Let’s describe this persona, who is apparently a sea captain. Fuelled entirely on FEAR. Mentally sharp. Aware of existing risk factors along the journey with an eye to the horizon for additional threats. Cold. Severe, to the point of being heartless. Concerned for the wellbeing of the people he loves, but holds little patience for their feelings. Solid as a rock. Focused singularly on arriving at the destination safely, on time, and under budget. Simultaneously inspires feelings of love and fear. A bit of a bastard. Sometimes I even feel captive to his decisions, asking him “why are you like this?”
In the new world, I won’t need this sea captain persona anymore. He’s not warm and fuzzy like Nathan Fillion playing Malcolm Reynolds in Firefly, so let’s ditch this bitch and his boat shoes now that we’ve reached the promised land. I’m sure we’ll need his services again someday, but don’t call me; I’ll call you. The journey is over. You don’t have to go home, but you can’t stay here.
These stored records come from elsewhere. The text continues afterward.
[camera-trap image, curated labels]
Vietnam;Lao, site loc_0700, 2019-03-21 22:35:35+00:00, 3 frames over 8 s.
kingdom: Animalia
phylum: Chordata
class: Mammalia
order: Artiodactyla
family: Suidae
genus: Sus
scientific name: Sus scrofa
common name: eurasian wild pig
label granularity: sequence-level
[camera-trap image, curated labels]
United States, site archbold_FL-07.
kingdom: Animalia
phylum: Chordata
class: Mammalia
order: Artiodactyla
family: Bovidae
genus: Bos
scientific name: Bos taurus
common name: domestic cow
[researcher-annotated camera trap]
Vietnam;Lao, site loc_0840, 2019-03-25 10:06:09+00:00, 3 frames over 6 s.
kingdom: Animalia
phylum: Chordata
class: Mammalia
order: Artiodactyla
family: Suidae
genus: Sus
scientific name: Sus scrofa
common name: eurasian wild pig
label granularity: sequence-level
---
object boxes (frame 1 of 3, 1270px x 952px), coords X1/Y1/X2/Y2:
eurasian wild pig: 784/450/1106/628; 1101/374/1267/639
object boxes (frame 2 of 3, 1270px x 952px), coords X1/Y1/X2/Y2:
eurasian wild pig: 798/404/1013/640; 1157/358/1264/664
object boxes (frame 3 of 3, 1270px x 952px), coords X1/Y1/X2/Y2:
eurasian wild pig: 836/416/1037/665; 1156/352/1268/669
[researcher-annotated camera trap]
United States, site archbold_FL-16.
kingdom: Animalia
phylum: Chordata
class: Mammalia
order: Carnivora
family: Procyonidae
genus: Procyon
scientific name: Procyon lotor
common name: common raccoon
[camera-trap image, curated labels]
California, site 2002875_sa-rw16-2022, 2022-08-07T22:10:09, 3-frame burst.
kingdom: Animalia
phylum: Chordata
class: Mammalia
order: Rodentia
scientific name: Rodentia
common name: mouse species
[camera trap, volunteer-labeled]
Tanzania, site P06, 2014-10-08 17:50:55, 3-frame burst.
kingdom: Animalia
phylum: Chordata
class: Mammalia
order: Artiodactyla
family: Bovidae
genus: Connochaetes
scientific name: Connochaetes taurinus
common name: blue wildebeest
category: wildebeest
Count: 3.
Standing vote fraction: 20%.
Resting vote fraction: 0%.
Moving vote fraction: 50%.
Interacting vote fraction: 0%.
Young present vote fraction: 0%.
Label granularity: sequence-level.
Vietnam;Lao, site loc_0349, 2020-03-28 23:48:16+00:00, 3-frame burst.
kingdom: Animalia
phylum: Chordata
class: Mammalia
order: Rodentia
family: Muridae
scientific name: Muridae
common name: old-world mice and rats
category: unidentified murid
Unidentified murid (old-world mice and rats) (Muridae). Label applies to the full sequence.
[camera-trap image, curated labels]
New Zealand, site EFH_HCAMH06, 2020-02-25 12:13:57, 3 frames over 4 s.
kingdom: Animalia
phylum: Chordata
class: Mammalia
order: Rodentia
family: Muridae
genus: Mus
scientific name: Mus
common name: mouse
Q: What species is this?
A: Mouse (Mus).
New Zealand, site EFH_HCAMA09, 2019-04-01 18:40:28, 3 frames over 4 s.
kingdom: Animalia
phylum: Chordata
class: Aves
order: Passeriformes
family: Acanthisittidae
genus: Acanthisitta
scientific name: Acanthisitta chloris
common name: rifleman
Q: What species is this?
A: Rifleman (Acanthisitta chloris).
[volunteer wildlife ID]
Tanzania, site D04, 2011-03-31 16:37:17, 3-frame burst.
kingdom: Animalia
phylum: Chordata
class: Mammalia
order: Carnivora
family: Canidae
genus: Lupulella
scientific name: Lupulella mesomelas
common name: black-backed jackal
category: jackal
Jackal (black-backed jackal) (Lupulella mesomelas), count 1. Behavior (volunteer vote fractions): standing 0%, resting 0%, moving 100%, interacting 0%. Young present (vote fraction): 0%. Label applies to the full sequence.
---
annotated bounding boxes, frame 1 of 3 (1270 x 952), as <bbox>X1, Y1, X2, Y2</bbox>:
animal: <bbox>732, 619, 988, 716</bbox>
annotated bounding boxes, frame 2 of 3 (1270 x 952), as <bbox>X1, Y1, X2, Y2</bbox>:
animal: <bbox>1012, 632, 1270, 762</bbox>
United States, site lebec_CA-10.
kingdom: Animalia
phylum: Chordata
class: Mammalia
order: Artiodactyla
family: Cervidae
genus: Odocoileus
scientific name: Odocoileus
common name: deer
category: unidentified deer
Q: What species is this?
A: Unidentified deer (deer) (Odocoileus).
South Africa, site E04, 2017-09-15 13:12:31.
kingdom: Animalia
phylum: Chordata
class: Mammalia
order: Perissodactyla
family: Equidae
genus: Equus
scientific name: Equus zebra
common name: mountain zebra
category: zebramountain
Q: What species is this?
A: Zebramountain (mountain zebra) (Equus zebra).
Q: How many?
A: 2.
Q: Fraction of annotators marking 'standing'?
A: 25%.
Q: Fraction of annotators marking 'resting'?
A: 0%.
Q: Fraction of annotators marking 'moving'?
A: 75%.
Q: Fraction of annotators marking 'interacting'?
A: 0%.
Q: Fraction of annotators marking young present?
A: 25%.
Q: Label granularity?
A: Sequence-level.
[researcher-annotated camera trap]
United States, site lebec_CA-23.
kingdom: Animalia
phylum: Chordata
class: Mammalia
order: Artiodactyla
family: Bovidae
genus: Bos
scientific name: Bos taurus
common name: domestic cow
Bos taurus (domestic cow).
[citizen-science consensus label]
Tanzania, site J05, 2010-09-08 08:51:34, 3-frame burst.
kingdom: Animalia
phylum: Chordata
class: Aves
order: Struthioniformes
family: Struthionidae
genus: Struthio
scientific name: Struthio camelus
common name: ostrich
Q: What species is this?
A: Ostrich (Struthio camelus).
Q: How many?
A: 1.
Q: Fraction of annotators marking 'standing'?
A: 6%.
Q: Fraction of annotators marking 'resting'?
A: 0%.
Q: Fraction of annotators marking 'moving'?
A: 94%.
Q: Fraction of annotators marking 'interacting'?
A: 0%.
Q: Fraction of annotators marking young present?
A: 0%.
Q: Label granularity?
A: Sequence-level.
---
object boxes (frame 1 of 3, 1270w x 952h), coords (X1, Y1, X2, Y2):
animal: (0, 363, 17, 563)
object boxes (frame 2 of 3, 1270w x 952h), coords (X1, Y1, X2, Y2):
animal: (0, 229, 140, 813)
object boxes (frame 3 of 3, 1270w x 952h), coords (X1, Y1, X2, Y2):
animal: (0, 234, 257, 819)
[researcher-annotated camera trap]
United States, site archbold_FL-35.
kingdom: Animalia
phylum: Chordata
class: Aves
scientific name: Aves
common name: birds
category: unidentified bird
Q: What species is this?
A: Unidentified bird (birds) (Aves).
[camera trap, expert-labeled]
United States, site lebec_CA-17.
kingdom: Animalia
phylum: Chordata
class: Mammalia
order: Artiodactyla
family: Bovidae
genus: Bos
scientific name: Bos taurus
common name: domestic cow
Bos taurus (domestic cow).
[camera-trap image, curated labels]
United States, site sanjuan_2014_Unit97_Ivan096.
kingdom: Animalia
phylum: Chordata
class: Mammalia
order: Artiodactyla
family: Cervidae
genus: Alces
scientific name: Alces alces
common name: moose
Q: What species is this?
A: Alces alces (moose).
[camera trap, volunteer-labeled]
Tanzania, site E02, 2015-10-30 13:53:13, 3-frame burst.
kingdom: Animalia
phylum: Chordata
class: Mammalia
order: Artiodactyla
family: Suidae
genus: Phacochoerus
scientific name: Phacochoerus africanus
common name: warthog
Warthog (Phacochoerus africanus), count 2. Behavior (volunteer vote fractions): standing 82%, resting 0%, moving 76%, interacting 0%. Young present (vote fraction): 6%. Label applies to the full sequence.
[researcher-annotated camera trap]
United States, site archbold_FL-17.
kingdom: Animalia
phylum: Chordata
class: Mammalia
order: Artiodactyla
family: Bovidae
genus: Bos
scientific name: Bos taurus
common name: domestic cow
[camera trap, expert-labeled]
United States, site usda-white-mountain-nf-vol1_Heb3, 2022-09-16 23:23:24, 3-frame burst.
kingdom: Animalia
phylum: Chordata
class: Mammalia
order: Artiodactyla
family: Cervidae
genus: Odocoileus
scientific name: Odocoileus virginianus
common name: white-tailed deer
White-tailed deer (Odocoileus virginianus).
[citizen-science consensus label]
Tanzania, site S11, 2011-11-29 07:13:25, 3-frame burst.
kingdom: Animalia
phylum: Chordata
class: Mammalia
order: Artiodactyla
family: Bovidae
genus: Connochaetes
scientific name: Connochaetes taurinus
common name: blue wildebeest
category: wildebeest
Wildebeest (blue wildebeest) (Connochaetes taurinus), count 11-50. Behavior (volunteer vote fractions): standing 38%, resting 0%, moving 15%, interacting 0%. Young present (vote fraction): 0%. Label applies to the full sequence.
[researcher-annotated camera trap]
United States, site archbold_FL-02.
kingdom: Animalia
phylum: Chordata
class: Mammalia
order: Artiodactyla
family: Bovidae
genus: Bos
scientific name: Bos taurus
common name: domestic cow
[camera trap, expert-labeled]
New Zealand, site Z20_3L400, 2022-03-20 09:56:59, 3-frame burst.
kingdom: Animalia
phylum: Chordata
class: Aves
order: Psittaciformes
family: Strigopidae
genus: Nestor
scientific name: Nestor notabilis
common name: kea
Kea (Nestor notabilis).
My suspenseful Act One is finished, so now I’m turning the page to Act Two. More accurately, I’m no longer emotionally hijacked and acting from a state of FEAR. As such, I’m able to flip the script on a lot of unnecessary and unhelpful narratives and behaviours, by going outside and by leaving behind my sea captain persona. It’s been a wild couple months, but it’s made my life way quieter and happier.